Can a breast lift make my breasts appear larger or smaller?
After a mastopexy my patients frequently say that they feel their breasts are one cup size smaller. When you have more skin, the breast lays in your bra loosely and makes it look like it is bigger. You can see this yourself by pulling your breast tissue closer and higher to your chest and look at your size. Frequently you need to remove some of the breast tissue at 6 o'clock as it is out of place and the skin will not hold it up. Removing some of this breast tissue makes it a bit smaller also.
A breast lift will make your breasts look neither larger nor smaller, only perkier. They will be essentially the same size also since the only thing removed is a small amount of skin. It will frequently make the superior pole of the breasts look fuller.

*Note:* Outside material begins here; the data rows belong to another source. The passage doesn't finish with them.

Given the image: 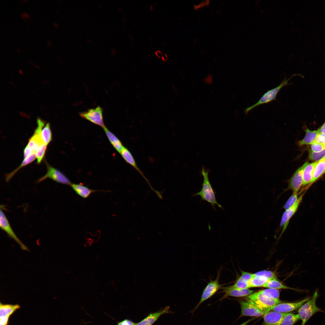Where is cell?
<instances>
[{
	"mask_svg": "<svg viewBox=\"0 0 325 325\" xmlns=\"http://www.w3.org/2000/svg\"><path fill=\"white\" fill-rule=\"evenodd\" d=\"M209 172L208 170L205 169L203 166L201 173L203 180L201 189L199 192L193 194L192 196H200L201 200H204L210 203L215 210V206H216L223 210V207L218 203L216 199L215 192L209 179Z\"/></svg>",
	"mask_w": 325,
	"mask_h": 325,
	"instance_id": "obj_1",
	"label": "cell"
},
{
	"mask_svg": "<svg viewBox=\"0 0 325 325\" xmlns=\"http://www.w3.org/2000/svg\"><path fill=\"white\" fill-rule=\"evenodd\" d=\"M318 296V292L315 291L311 299L299 309L298 314L300 319L302 320L301 325H305L308 320L316 313L324 312L316 305V301Z\"/></svg>",
	"mask_w": 325,
	"mask_h": 325,
	"instance_id": "obj_2",
	"label": "cell"
},
{
	"mask_svg": "<svg viewBox=\"0 0 325 325\" xmlns=\"http://www.w3.org/2000/svg\"><path fill=\"white\" fill-rule=\"evenodd\" d=\"M253 304L261 310L266 312L275 305L282 302L280 299L268 298L258 291L246 296L245 299Z\"/></svg>",
	"mask_w": 325,
	"mask_h": 325,
	"instance_id": "obj_3",
	"label": "cell"
},
{
	"mask_svg": "<svg viewBox=\"0 0 325 325\" xmlns=\"http://www.w3.org/2000/svg\"><path fill=\"white\" fill-rule=\"evenodd\" d=\"M294 75L292 76L288 79L285 77L278 86L268 91L262 95L257 102L246 108L244 110V113L246 115L250 111L259 105L267 104L274 100H276V97L279 92L283 87L289 84V81Z\"/></svg>",
	"mask_w": 325,
	"mask_h": 325,
	"instance_id": "obj_4",
	"label": "cell"
},
{
	"mask_svg": "<svg viewBox=\"0 0 325 325\" xmlns=\"http://www.w3.org/2000/svg\"><path fill=\"white\" fill-rule=\"evenodd\" d=\"M220 270L218 272L216 279L210 280L203 290L200 299L195 308L192 311L193 313L204 302L210 298L220 289L222 288V285L219 283Z\"/></svg>",
	"mask_w": 325,
	"mask_h": 325,
	"instance_id": "obj_5",
	"label": "cell"
},
{
	"mask_svg": "<svg viewBox=\"0 0 325 325\" xmlns=\"http://www.w3.org/2000/svg\"><path fill=\"white\" fill-rule=\"evenodd\" d=\"M79 114L82 118L103 128L105 126L103 120V110L100 106L95 108L88 109L87 111L80 112Z\"/></svg>",
	"mask_w": 325,
	"mask_h": 325,
	"instance_id": "obj_6",
	"label": "cell"
},
{
	"mask_svg": "<svg viewBox=\"0 0 325 325\" xmlns=\"http://www.w3.org/2000/svg\"><path fill=\"white\" fill-rule=\"evenodd\" d=\"M47 172L44 176L39 178L37 182H40L47 178L63 184L70 185L72 183L69 179L61 172L46 163Z\"/></svg>",
	"mask_w": 325,
	"mask_h": 325,
	"instance_id": "obj_7",
	"label": "cell"
},
{
	"mask_svg": "<svg viewBox=\"0 0 325 325\" xmlns=\"http://www.w3.org/2000/svg\"><path fill=\"white\" fill-rule=\"evenodd\" d=\"M239 304L241 308V314L239 318L244 316L260 317L265 314V312L245 299L240 301Z\"/></svg>",
	"mask_w": 325,
	"mask_h": 325,
	"instance_id": "obj_8",
	"label": "cell"
},
{
	"mask_svg": "<svg viewBox=\"0 0 325 325\" xmlns=\"http://www.w3.org/2000/svg\"><path fill=\"white\" fill-rule=\"evenodd\" d=\"M310 299L309 297H307L300 301L295 302H281L275 305L269 309L266 313L271 311L282 313H289L299 309Z\"/></svg>",
	"mask_w": 325,
	"mask_h": 325,
	"instance_id": "obj_9",
	"label": "cell"
},
{
	"mask_svg": "<svg viewBox=\"0 0 325 325\" xmlns=\"http://www.w3.org/2000/svg\"><path fill=\"white\" fill-rule=\"evenodd\" d=\"M0 227L2 230L20 245L22 249L28 250L27 247L21 242L14 232L6 215L1 209L0 211Z\"/></svg>",
	"mask_w": 325,
	"mask_h": 325,
	"instance_id": "obj_10",
	"label": "cell"
},
{
	"mask_svg": "<svg viewBox=\"0 0 325 325\" xmlns=\"http://www.w3.org/2000/svg\"><path fill=\"white\" fill-rule=\"evenodd\" d=\"M304 194V192L301 194L295 204L283 212L282 216L280 225L281 228L283 227L281 235L283 234L286 229L290 219L297 211L302 201Z\"/></svg>",
	"mask_w": 325,
	"mask_h": 325,
	"instance_id": "obj_11",
	"label": "cell"
},
{
	"mask_svg": "<svg viewBox=\"0 0 325 325\" xmlns=\"http://www.w3.org/2000/svg\"><path fill=\"white\" fill-rule=\"evenodd\" d=\"M308 163V162L298 169L294 173L291 178L288 181V186L286 189L292 190L293 192H298L302 185L303 170Z\"/></svg>",
	"mask_w": 325,
	"mask_h": 325,
	"instance_id": "obj_12",
	"label": "cell"
},
{
	"mask_svg": "<svg viewBox=\"0 0 325 325\" xmlns=\"http://www.w3.org/2000/svg\"><path fill=\"white\" fill-rule=\"evenodd\" d=\"M254 291L249 289H240L234 287L232 285L222 288L224 295L220 300L228 297H242L246 296L253 293Z\"/></svg>",
	"mask_w": 325,
	"mask_h": 325,
	"instance_id": "obj_13",
	"label": "cell"
},
{
	"mask_svg": "<svg viewBox=\"0 0 325 325\" xmlns=\"http://www.w3.org/2000/svg\"><path fill=\"white\" fill-rule=\"evenodd\" d=\"M170 306H168L157 311L149 314L136 325H152L162 315L170 313Z\"/></svg>",
	"mask_w": 325,
	"mask_h": 325,
	"instance_id": "obj_14",
	"label": "cell"
},
{
	"mask_svg": "<svg viewBox=\"0 0 325 325\" xmlns=\"http://www.w3.org/2000/svg\"><path fill=\"white\" fill-rule=\"evenodd\" d=\"M287 313L270 311L263 315V325H280L282 321Z\"/></svg>",
	"mask_w": 325,
	"mask_h": 325,
	"instance_id": "obj_15",
	"label": "cell"
},
{
	"mask_svg": "<svg viewBox=\"0 0 325 325\" xmlns=\"http://www.w3.org/2000/svg\"><path fill=\"white\" fill-rule=\"evenodd\" d=\"M304 129L305 132V135L303 139L298 142L299 146L312 144L314 143L320 133V128L317 130L311 131L305 126Z\"/></svg>",
	"mask_w": 325,
	"mask_h": 325,
	"instance_id": "obj_16",
	"label": "cell"
},
{
	"mask_svg": "<svg viewBox=\"0 0 325 325\" xmlns=\"http://www.w3.org/2000/svg\"><path fill=\"white\" fill-rule=\"evenodd\" d=\"M318 161L308 163L304 167L302 172V186L309 184L310 183L312 178L314 168Z\"/></svg>",
	"mask_w": 325,
	"mask_h": 325,
	"instance_id": "obj_17",
	"label": "cell"
},
{
	"mask_svg": "<svg viewBox=\"0 0 325 325\" xmlns=\"http://www.w3.org/2000/svg\"><path fill=\"white\" fill-rule=\"evenodd\" d=\"M78 195L83 198H87L93 193L97 191L90 189L80 184H72L70 185Z\"/></svg>",
	"mask_w": 325,
	"mask_h": 325,
	"instance_id": "obj_18",
	"label": "cell"
},
{
	"mask_svg": "<svg viewBox=\"0 0 325 325\" xmlns=\"http://www.w3.org/2000/svg\"><path fill=\"white\" fill-rule=\"evenodd\" d=\"M20 308L18 304H0V317L9 318L16 311Z\"/></svg>",
	"mask_w": 325,
	"mask_h": 325,
	"instance_id": "obj_19",
	"label": "cell"
},
{
	"mask_svg": "<svg viewBox=\"0 0 325 325\" xmlns=\"http://www.w3.org/2000/svg\"><path fill=\"white\" fill-rule=\"evenodd\" d=\"M325 173V157L318 161L314 171L312 179L309 185L315 181Z\"/></svg>",
	"mask_w": 325,
	"mask_h": 325,
	"instance_id": "obj_20",
	"label": "cell"
},
{
	"mask_svg": "<svg viewBox=\"0 0 325 325\" xmlns=\"http://www.w3.org/2000/svg\"><path fill=\"white\" fill-rule=\"evenodd\" d=\"M107 137L115 149L119 153L123 146L120 141L105 126L103 128Z\"/></svg>",
	"mask_w": 325,
	"mask_h": 325,
	"instance_id": "obj_21",
	"label": "cell"
},
{
	"mask_svg": "<svg viewBox=\"0 0 325 325\" xmlns=\"http://www.w3.org/2000/svg\"><path fill=\"white\" fill-rule=\"evenodd\" d=\"M36 158V153H33L24 159L19 166L7 175L5 178L6 181L8 182L21 168L32 162Z\"/></svg>",
	"mask_w": 325,
	"mask_h": 325,
	"instance_id": "obj_22",
	"label": "cell"
},
{
	"mask_svg": "<svg viewBox=\"0 0 325 325\" xmlns=\"http://www.w3.org/2000/svg\"><path fill=\"white\" fill-rule=\"evenodd\" d=\"M120 153L126 162L132 166L137 170L141 173V171L136 165L134 158L132 154L128 149L123 147Z\"/></svg>",
	"mask_w": 325,
	"mask_h": 325,
	"instance_id": "obj_23",
	"label": "cell"
},
{
	"mask_svg": "<svg viewBox=\"0 0 325 325\" xmlns=\"http://www.w3.org/2000/svg\"><path fill=\"white\" fill-rule=\"evenodd\" d=\"M41 137L44 143L47 146L52 140V136L50 123H47L42 128Z\"/></svg>",
	"mask_w": 325,
	"mask_h": 325,
	"instance_id": "obj_24",
	"label": "cell"
},
{
	"mask_svg": "<svg viewBox=\"0 0 325 325\" xmlns=\"http://www.w3.org/2000/svg\"><path fill=\"white\" fill-rule=\"evenodd\" d=\"M263 287L267 288L273 289H288L295 290L293 288H291L283 285L277 279V278L269 280L263 286Z\"/></svg>",
	"mask_w": 325,
	"mask_h": 325,
	"instance_id": "obj_25",
	"label": "cell"
},
{
	"mask_svg": "<svg viewBox=\"0 0 325 325\" xmlns=\"http://www.w3.org/2000/svg\"><path fill=\"white\" fill-rule=\"evenodd\" d=\"M300 319L298 314L288 313L284 317L280 325H293Z\"/></svg>",
	"mask_w": 325,
	"mask_h": 325,
	"instance_id": "obj_26",
	"label": "cell"
},
{
	"mask_svg": "<svg viewBox=\"0 0 325 325\" xmlns=\"http://www.w3.org/2000/svg\"><path fill=\"white\" fill-rule=\"evenodd\" d=\"M269 280L266 277L255 276L253 274V277L249 282L250 288L263 287Z\"/></svg>",
	"mask_w": 325,
	"mask_h": 325,
	"instance_id": "obj_27",
	"label": "cell"
},
{
	"mask_svg": "<svg viewBox=\"0 0 325 325\" xmlns=\"http://www.w3.org/2000/svg\"><path fill=\"white\" fill-rule=\"evenodd\" d=\"M266 296L271 299H279L280 292L277 289L267 288L259 291Z\"/></svg>",
	"mask_w": 325,
	"mask_h": 325,
	"instance_id": "obj_28",
	"label": "cell"
},
{
	"mask_svg": "<svg viewBox=\"0 0 325 325\" xmlns=\"http://www.w3.org/2000/svg\"><path fill=\"white\" fill-rule=\"evenodd\" d=\"M325 157V150L320 152H314L310 149L308 150V158L314 162L318 161Z\"/></svg>",
	"mask_w": 325,
	"mask_h": 325,
	"instance_id": "obj_29",
	"label": "cell"
},
{
	"mask_svg": "<svg viewBox=\"0 0 325 325\" xmlns=\"http://www.w3.org/2000/svg\"><path fill=\"white\" fill-rule=\"evenodd\" d=\"M298 192H293L283 206L286 210L292 206L298 200L299 196Z\"/></svg>",
	"mask_w": 325,
	"mask_h": 325,
	"instance_id": "obj_30",
	"label": "cell"
},
{
	"mask_svg": "<svg viewBox=\"0 0 325 325\" xmlns=\"http://www.w3.org/2000/svg\"><path fill=\"white\" fill-rule=\"evenodd\" d=\"M47 146L45 144L42 145L36 153L37 162L39 164L41 162L45 156L47 149Z\"/></svg>",
	"mask_w": 325,
	"mask_h": 325,
	"instance_id": "obj_31",
	"label": "cell"
},
{
	"mask_svg": "<svg viewBox=\"0 0 325 325\" xmlns=\"http://www.w3.org/2000/svg\"><path fill=\"white\" fill-rule=\"evenodd\" d=\"M233 286L235 288L240 289H249L250 288L249 282L244 280L240 277Z\"/></svg>",
	"mask_w": 325,
	"mask_h": 325,
	"instance_id": "obj_32",
	"label": "cell"
},
{
	"mask_svg": "<svg viewBox=\"0 0 325 325\" xmlns=\"http://www.w3.org/2000/svg\"><path fill=\"white\" fill-rule=\"evenodd\" d=\"M253 274L255 276H262L268 278L269 280L277 278L275 274L271 271L263 270L257 272Z\"/></svg>",
	"mask_w": 325,
	"mask_h": 325,
	"instance_id": "obj_33",
	"label": "cell"
},
{
	"mask_svg": "<svg viewBox=\"0 0 325 325\" xmlns=\"http://www.w3.org/2000/svg\"><path fill=\"white\" fill-rule=\"evenodd\" d=\"M312 151L317 152L325 150V143L314 142L311 144V149Z\"/></svg>",
	"mask_w": 325,
	"mask_h": 325,
	"instance_id": "obj_34",
	"label": "cell"
},
{
	"mask_svg": "<svg viewBox=\"0 0 325 325\" xmlns=\"http://www.w3.org/2000/svg\"><path fill=\"white\" fill-rule=\"evenodd\" d=\"M253 277V274L243 271L241 272V274L240 277L245 280L249 282Z\"/></svg>",
	"mask_w": 325,
	"mask_h": 325,
	"instance_id": "obj_35",
	"label": "cell"
},
{
	"mask_svg": "<svg viewBox=\"0 0 325 325\" xmlns=\"http://www.w3.org/2000/svg\"><path fill=\"white\" fill-rule=\"evenodd\" d=\"M135 323L132 320L128 319H124L117 323L116 325H136Z\"/></svg>",
	"mask_w": 325,
	"mask_h": 325,
	"instance_id": "obj_36",
	"label": "cell"
},
{
	"mask_svg": "<svg viewBox=\"0 0 325 325\" xmlns=\"http://www.w3.org/2000/svg\"><path fill=\"white\" fill-rule=\"evenodd\" d=\"M314 142L325 143V134L320 133Z\"/></svg>",
	"mask_w": 325,
	"mask_h": 325,
	"instance_id": "obj_37",
	"label": "cell"
},
{
	"mask_svg": "<svg viewBox=\"0 0 325 325\" xmlns=\"http://www.w3.org/2000/svg\"><path fill=\"white\" fill-rule=\"evenodd\" d=\"M33 153L32 150L26 145L24 150V159Z\"/></svg>",
	"mask_w": 325,
	"mask_h": 325,
	"instance_id": "obj_38",
	"label": "cell"
},
{
	"mask_svg": "<svg viewBox=\"0 0 325 325\" xmlns=\"http://www.w3.org/2000/svg\"><path fill=\"white\" fill-rule=\"evenodd\" d=\"M9 318L7 317H0V325H8Z\"/></svg>",
	"mask_w": 325,
	"mask_h": 325,
	"instance_id": "obj_39",
	"label": "cell"
},
{
	"mask_svg": "<svg viewBox=\"0 0 325 325\" xmlns=\"http://www.w3.org/2000/svg\"><path fill=\"white\" fill-rule=\"evenodd\" d=\"M319 128L320 133L325 134V122L323 125Z\"/></svg>",
	"mask_w": 325,
	"mask_h": 325,
	"instance_id": "obj_40",
	"label": "cell"
},
{
	"mask_svg": "<svg viewBox=\"0 0 325 325\" xmlns=\"http://www.w3.org/2000/svg\"><path fill=\"white\" fill-rule=\"evenodd\" d=\"M254 319V318L250 319H249V320H247L245 321L244 323H241V324H240L239 325H246L248 323H249L250 322H251V321L252 320Z\"/></svg>",
	"mask_w": 325,
	"mask_h": 325,
	"instance_id": "obj_41",
	"label": "cell"
},
{
	"mask_svg": "<svg viewBox=\"0 0 325 325\" xmlns=\"http://www.w3.org/2000/svg\"><path fill=\"white\" fill-rule=\"evenodd\" d=\"M22 18H24L26 17L29 18V15L27 14L24 13L22 14Z\"/></svg>",
	"mask_w": 325,
	"mask_h": 325,
	"instance_id": "obj_42",
	"label": "cell"
},
{
	"mask_svg": "<svg viewBox=\"0 0 325 325\" xmlns=\"http://www.w3.org/2000/svg\"><path fill=\"white\" fill-rule=\"evenodd\" d=\"M54 25L55 26H57V25L56 23H55H55Z\"/></svg>",
	"mask_w": 325,
	"mask_h": 325,
	"instance_id": "obj_43",
	"label": "cell"
}]
</instances>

A breast lift might make your breasts “look” smaller. The reality is that the actual size of the breasts changes minimally from a breast lift. No breast tissue is usually removed and the amount of skin that is removed doesn’t contribute much to the total volume. There may be a visual illusion when you’re without a top on that the breasts have gotten smaller. The reason is this: You’re used to looking at the breasts in a mirror. You see the long vertical distance from the sag and the width from the flatness. After the lift, the breast tissue is raised on the chest wall and shaped more into a cone. In the mirror, the breast doesn’t hang as low and is not as broad. What has happened, that you cannot see in the mirror or in a two dimensional picture, is the increase in projection (perkiness). So the actual volume is about the same but because it is not as broad, long and flat, it might “look” a little smaller.
A.: A breast lift might make your breasts “look” smaller because the preoperative drooping of the lower portion of the breast is improved and the breasts fit differently in a bra. Generally, no breast tissue is removed during a breast lift, only the excess skin, so the breast is actually the same volume after surgery, but has an improved shape. The actual volume is about the same, since the skin adds very little volume to the breast, however the breast may seem to be smaller because it is not as wide and not as sagging at the bottom.
I would suggest that you see a plastic surgeon that you are comfortable with and trust. The surgeon should be certified by the American Board of Plastic Surgery and ideally a member of the American Society for Aesthetic Plastic Surgery (ASAPS). You should discuss your concerns with that surgeon in person.